Paulina no contestó.

Laura pensó que la maestra tenía razón.

Paulina, desde que había sido iniciada en el balzaquismo por el vizconde, ponía con frecuencia, según contaba, una flor en la tumba del novelista en el cementerio del Père Lachaise.

El vizconde vivía en un cuartucho de la calle de los Pirineos y sus dos lugares para pasear eran el parque de Monceau y el cementerio del Père Lachaise, que conocía bien.

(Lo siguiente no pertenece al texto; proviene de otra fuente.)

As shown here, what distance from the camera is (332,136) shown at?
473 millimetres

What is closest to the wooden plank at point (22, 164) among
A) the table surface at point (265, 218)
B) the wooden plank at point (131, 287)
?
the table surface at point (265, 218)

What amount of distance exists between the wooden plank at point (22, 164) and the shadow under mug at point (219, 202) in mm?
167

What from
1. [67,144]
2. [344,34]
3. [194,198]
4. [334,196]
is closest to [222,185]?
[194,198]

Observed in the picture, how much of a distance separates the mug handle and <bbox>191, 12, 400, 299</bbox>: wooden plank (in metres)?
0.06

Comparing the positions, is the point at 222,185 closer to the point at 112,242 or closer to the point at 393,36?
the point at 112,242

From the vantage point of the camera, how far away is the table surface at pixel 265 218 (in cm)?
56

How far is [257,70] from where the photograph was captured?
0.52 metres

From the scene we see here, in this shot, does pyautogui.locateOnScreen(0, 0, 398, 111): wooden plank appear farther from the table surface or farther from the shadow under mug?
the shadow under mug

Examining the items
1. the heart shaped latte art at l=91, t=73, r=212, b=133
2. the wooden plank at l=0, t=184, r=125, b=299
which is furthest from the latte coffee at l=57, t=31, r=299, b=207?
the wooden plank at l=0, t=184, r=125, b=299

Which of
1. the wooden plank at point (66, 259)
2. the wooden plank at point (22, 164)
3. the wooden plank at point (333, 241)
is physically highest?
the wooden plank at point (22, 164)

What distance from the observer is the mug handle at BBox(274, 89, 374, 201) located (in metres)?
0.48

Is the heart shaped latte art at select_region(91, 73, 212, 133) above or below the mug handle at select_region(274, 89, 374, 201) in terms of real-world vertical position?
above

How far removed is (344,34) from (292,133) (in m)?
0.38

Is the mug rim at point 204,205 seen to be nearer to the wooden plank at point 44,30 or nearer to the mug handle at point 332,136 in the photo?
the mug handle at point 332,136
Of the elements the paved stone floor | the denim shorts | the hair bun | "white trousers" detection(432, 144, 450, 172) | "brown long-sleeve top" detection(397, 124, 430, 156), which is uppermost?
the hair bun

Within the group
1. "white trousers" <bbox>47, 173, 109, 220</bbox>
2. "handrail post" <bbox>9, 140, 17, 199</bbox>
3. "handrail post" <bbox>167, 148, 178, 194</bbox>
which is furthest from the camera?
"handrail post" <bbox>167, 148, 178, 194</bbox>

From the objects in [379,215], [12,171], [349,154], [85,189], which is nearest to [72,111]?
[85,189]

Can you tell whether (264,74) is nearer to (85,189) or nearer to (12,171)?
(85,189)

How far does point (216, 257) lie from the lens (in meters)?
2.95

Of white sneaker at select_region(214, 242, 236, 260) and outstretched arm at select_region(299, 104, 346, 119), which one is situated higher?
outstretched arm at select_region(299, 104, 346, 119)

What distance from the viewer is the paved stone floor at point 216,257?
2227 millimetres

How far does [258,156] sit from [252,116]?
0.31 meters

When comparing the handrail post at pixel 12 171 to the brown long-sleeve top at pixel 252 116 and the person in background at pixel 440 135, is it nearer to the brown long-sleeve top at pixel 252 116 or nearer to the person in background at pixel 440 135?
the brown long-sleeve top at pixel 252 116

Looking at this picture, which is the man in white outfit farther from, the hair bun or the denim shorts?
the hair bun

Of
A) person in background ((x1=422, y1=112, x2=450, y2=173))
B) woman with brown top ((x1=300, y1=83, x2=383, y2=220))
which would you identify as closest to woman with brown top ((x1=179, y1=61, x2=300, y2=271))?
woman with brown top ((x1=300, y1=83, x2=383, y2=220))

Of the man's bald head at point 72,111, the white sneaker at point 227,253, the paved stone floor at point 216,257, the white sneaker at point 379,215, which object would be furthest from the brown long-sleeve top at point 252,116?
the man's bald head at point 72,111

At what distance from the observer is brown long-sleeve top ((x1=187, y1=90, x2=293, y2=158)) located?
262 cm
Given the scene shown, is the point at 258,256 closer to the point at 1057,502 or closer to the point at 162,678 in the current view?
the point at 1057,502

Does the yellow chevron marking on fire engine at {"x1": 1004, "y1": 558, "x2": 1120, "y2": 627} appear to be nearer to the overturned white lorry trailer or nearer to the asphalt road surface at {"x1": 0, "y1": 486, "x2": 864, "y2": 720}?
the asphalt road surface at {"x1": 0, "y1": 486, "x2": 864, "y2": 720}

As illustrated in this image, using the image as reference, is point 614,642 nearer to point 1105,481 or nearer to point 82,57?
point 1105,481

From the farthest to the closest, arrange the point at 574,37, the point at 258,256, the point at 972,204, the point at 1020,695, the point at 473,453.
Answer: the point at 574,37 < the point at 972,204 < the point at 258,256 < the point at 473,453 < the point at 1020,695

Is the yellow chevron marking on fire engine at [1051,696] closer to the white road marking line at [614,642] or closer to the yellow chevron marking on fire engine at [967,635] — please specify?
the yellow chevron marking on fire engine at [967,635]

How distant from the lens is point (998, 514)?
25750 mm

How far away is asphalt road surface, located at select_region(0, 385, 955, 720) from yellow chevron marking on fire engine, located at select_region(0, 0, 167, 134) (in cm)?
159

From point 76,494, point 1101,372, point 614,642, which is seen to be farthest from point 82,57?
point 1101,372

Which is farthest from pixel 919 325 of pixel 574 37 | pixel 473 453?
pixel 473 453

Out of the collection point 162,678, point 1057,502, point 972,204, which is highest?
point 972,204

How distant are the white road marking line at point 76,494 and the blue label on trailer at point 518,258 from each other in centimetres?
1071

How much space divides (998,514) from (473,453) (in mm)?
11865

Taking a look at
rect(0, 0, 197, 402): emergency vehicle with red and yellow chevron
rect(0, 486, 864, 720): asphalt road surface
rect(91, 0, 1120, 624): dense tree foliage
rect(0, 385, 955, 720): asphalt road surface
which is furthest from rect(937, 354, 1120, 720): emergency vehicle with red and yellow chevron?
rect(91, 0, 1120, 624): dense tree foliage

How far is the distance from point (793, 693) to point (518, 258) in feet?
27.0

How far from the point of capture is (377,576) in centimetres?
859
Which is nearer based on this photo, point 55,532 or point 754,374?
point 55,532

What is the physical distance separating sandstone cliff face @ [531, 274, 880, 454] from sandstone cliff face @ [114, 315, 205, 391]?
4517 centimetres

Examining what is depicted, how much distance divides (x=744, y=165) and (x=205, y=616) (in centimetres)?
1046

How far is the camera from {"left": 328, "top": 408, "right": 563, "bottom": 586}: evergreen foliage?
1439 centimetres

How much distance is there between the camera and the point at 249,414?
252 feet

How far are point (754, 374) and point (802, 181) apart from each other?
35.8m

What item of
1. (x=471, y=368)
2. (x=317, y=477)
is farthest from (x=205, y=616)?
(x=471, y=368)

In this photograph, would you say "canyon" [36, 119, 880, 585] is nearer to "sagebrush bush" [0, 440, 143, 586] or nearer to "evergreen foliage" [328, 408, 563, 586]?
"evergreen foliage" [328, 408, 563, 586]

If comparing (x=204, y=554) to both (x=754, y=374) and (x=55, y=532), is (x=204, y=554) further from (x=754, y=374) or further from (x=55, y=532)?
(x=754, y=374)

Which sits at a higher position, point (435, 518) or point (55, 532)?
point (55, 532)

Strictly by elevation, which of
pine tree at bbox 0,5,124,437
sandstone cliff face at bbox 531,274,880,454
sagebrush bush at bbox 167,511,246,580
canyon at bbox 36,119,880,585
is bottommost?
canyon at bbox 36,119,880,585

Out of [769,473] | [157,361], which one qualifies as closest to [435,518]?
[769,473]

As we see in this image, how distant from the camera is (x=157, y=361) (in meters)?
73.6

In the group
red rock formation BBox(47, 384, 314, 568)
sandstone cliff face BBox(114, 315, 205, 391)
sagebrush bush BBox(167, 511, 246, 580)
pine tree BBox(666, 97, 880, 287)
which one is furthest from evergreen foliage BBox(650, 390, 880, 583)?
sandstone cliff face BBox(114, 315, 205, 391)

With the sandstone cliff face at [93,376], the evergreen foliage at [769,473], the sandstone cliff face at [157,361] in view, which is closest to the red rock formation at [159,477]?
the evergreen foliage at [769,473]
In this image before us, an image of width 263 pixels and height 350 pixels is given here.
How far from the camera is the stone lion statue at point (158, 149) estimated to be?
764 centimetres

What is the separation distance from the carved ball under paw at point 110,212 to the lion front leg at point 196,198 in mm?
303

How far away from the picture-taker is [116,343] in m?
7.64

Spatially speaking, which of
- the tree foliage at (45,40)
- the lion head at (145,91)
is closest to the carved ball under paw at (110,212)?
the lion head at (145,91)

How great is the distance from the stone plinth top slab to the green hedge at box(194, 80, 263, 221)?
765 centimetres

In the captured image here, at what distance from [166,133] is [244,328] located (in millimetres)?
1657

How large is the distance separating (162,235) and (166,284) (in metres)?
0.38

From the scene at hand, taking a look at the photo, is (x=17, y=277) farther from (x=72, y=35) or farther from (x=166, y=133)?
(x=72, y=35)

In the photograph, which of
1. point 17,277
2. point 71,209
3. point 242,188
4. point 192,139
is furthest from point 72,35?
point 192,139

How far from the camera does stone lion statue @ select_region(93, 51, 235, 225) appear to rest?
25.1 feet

El vizconde le había enseñado a Paulina la tumba de Abelardo y Eloísa y le había hablado de Rastignac, el dandy tipo de Balzac que, desde lo alto del camposanto, después de enterrar al viejo Goriot, mirando hacia París y pensando en la mujer que amaba, decía: «Ahora, todo para los dos».

Las reuniones en casa de Halma, en el cuartucho pobre, se renovaban constantemente.

Mercedes estuvo alguna vez allí y no quiso volver; aquella gente le parecía un poco aburrida y redicha. Además decía: «Todos tienen ahí un aire de conjuración que no me gusta.»

Genoveva, la asturiana, conocía a un profesor español de cirugía muy rojo, escapado al principio de la revolución. Su mujer era francesa y la hija, guapa, llamativa como una mariposa brillante. Le había llevado a Laura a la casa para que conociera a la chica y Laura contó a Halma cómo eran.

—La chica está muy bien. Es muy guapa.

—¿Y el novio ruso? —preguntó Halma con interés.

—El novio ruso es un zoquete que no dice nada que valga la pena.

—¿Se va a casar con ella?

—Sí, parece que sí. El ruso es comunista y es hombre que no sabe nada de nada. Dice que es un técnico; yo no sé de qué será técnico. No ha oído hablar de Lutero ni de la Reforma y no sabe las religiones que hay en Europa…

—Eso lo dirá en broma.

—Lo dice en serio. Cree que eso no tiene importancia.

—No lo puedo creer.

Halma, en su romanticismo, hablaba de una manera inspirada de la libertad del amor y de la pasión en los jóvenes. Suponía que la vida tenía que ser sacrificio. Paulina afirmaba todo lo contrario.

Para ella lo primero era la elegancia, el buen tono, la distinción. El amor sin dinero —contigo pan y cebolla— era una ridiculez para gente de poco más o menos. Todo lo que no fuera acompañado de lujo, de pompa y de arte no valía la pena de tomarse en serio.